Since its inception in 1993, Laurence Bell’s Domino Records has always stuck to its ethos of releasing exciting left-field music running somewhat parallel to the mainstream. Debuting with 'Soul and Fire' by Sebadoh, in the fourteen years since then the label has built unstoppable momentum until the present, when it is arguably the biggest “indie” label in the U.K., stealing the mantle from the likes of Rough Trade – though any discussion of what represents truly independent music these days can lead to a convoluted conversation.

With the likes of Franz Ferdinand and the Arctic Monkeys so ubiquitous in the present day music scene - and, correspondingly, Domino Records’ presence - it’s easy to forget that many other acts on the label can offer more challenging, complicated bodies of work. From the pastoral Movietone to the mysterious Pram, whose kitchen-sink aesthetic frequently takes on a nightmarish quality; to the abstract electronics of Four Tet’s Kieran Hebden and his collaboration with Steve Reid, as well as the likes of To Rococo Rot and Max Tundra; to artists from Latin America such as Juana Molina and Bonde De Role; to the Americana of Smog (whose recently jettisoned his pseudonym in favour of his real name, Bill Callahan) and Will Oldham / Bonnie ‘Prince’ Billy, the label offers one of the most varied palettes of any its size.

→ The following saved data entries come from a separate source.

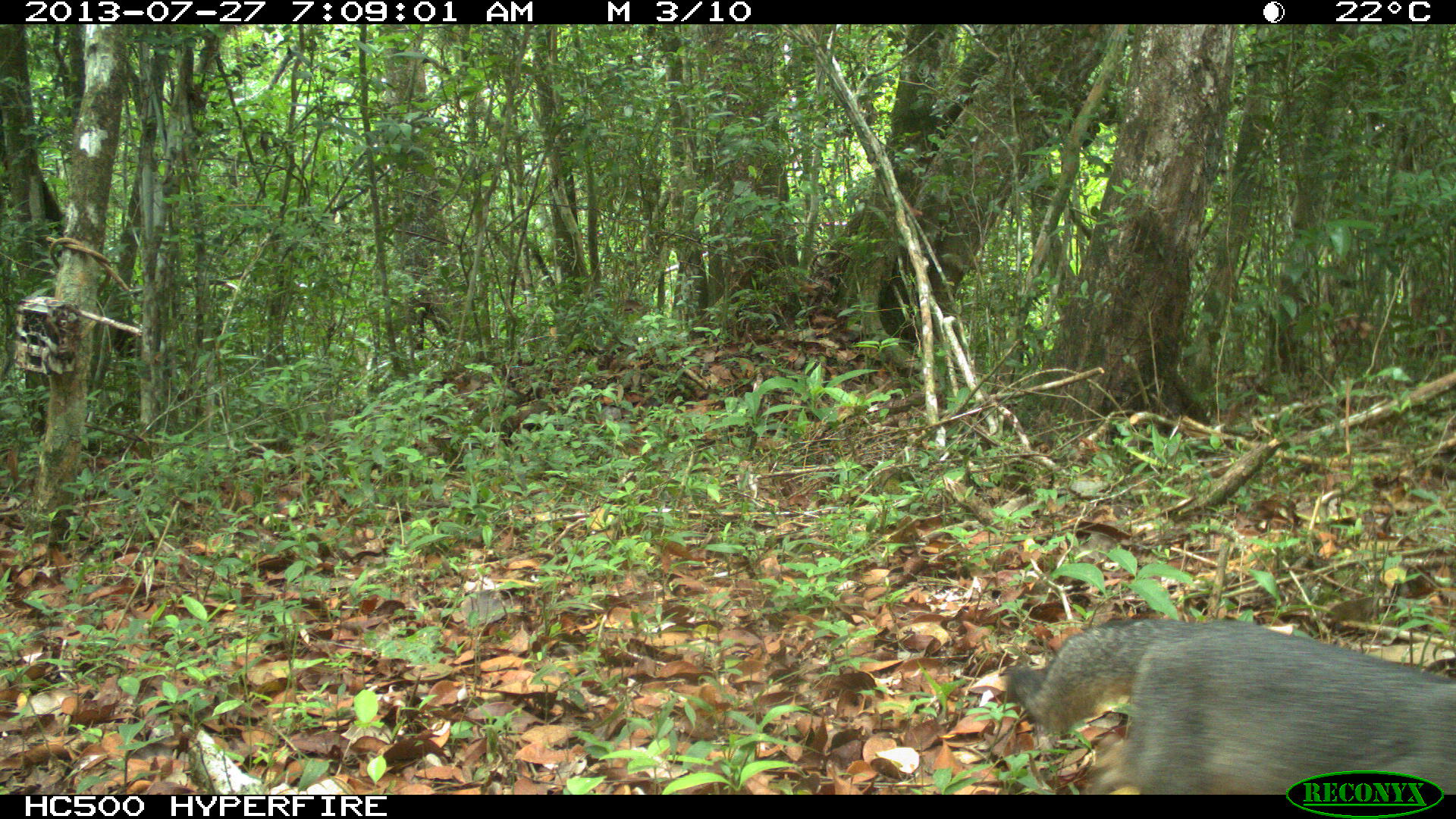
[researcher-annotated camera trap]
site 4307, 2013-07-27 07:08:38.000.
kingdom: Animalia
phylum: Chordata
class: Mammalia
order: Carnivora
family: Canidae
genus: Urocyon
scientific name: Urocyon cinereoargenteus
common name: gray fox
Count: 1.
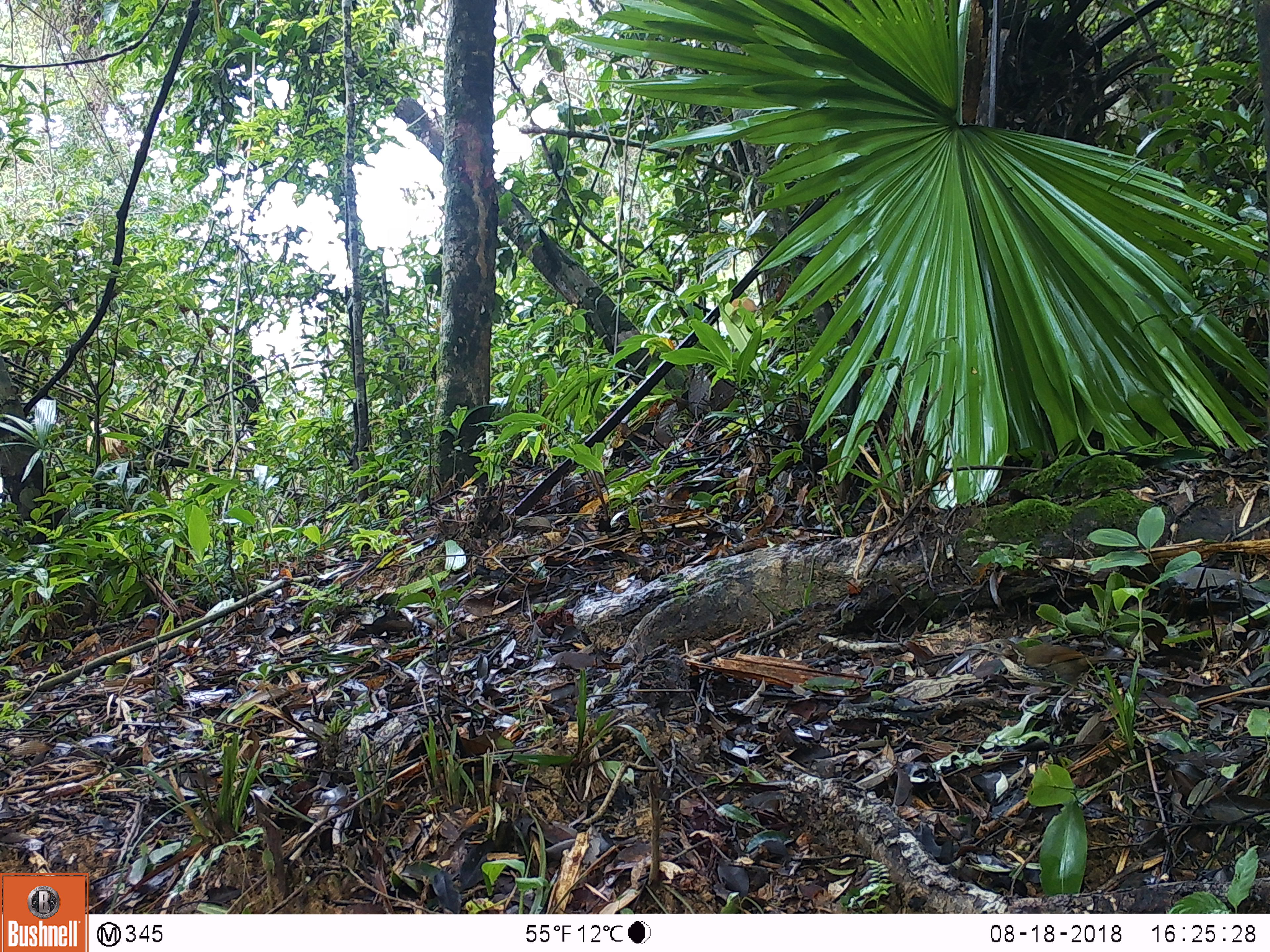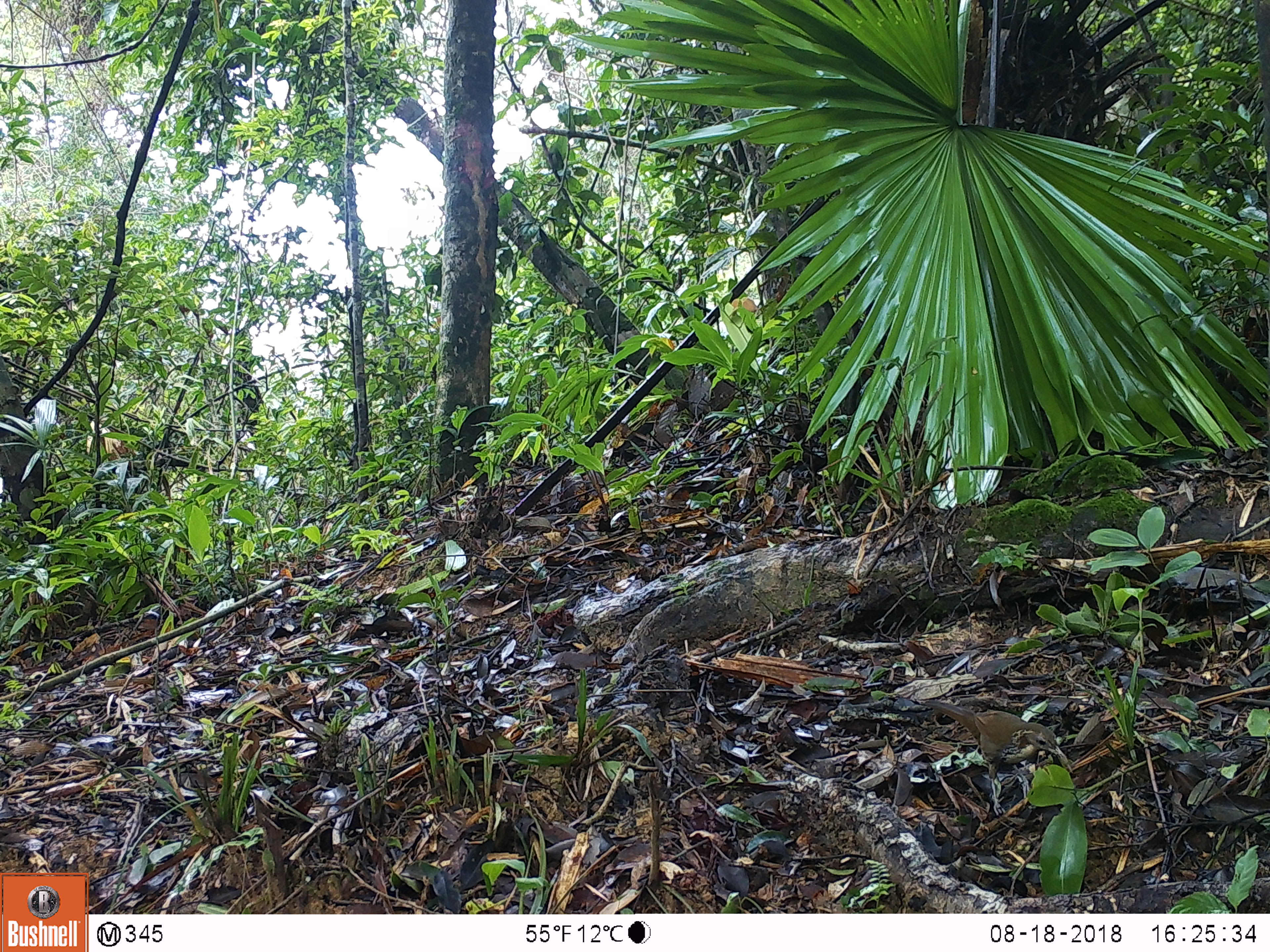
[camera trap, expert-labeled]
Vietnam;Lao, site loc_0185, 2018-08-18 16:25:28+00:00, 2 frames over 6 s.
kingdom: Animalia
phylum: Chordata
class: Aves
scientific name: Aves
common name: bird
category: unidentified bird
Unidentified bird (bird) (Aves). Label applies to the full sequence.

Perhaps it is its ability to draw in all different kinds of music on different levels of accessibility that’s been Domino’s success, a move that has simultaneously kept the purists and the casual listener happy. Somehow managing to span many genres, and with their recent acquisitions among the biggest indie acts in the U.K., the sky’s the limit for the label.

They’ve also had some seriously striking cover art, investing time on the artwork of the albums that are released on the label with the same enthusiasm as with releasing records – an aesthetic that harks back to classic labels such as Factory, with it’s classic Peter Saville artwork that still remains challenging and groundbreaking to this day.

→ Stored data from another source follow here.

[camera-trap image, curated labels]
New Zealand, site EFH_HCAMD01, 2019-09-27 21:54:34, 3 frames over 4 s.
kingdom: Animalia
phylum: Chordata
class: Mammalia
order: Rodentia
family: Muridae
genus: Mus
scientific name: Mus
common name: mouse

It’s fitting that an evening devoted to displaying the artwork of records released on the label should be a gallery devoted almost wholly to the aesthetic of album covers – Art Vinyl in Broadway Market, east London.

While staff from the label mingle and DJs spin classic tracks – most, but not all, from the Domino roster – the walls are adorned with images from the various albums. Some front covers are instantly recognisable in the memory, such as the Soviet kitsch of Franz Ferdinand’s eponymous debut; others, such as those of Archie Bronson Outfit, Max Tundra and Juana Molina, are less well-known but just as striking.

The albums are displayed in random order, without priority for those which have been big sellers – a reminder of sorts that Domino is committed to always finding new and frequently challenging music, not just resting of the reputation of the label’s big name acts.

Here’s to next year’s 15th birthday celebrations.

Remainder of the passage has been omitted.